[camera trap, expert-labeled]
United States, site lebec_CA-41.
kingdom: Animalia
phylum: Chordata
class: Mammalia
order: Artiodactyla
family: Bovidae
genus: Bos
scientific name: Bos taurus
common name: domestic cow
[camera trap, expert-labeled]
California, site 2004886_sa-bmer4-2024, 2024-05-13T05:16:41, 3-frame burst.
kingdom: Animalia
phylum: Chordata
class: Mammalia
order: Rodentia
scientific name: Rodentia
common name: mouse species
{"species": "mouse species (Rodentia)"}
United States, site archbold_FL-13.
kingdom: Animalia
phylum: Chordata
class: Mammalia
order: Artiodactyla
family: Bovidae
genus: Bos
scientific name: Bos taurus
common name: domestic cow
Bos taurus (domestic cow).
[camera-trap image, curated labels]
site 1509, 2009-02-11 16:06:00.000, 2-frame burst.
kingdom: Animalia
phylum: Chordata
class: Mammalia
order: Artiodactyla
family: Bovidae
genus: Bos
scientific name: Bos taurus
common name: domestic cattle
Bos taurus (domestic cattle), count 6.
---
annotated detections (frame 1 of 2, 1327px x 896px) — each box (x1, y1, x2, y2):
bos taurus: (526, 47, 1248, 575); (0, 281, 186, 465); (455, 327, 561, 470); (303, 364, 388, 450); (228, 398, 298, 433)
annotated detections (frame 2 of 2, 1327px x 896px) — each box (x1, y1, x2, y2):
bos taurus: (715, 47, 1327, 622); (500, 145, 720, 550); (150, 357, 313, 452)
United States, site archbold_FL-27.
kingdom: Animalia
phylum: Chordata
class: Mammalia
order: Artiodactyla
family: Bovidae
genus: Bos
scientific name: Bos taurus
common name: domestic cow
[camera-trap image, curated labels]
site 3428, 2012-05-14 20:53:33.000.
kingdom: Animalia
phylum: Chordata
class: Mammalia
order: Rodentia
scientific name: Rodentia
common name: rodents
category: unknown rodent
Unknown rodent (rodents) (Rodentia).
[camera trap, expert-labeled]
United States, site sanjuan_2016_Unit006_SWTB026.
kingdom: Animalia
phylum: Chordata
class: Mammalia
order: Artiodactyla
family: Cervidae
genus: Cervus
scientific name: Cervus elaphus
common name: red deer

* [Exercise]: All lines that contain the word "States" should be copied from the listing.

* [Your solution]:
United States, site lebec_CA-41.
United States, site archbold_FL-13.
United States, site archbold_FL-27.
United States, site sanjuan_2016_Unit006_SWTB026.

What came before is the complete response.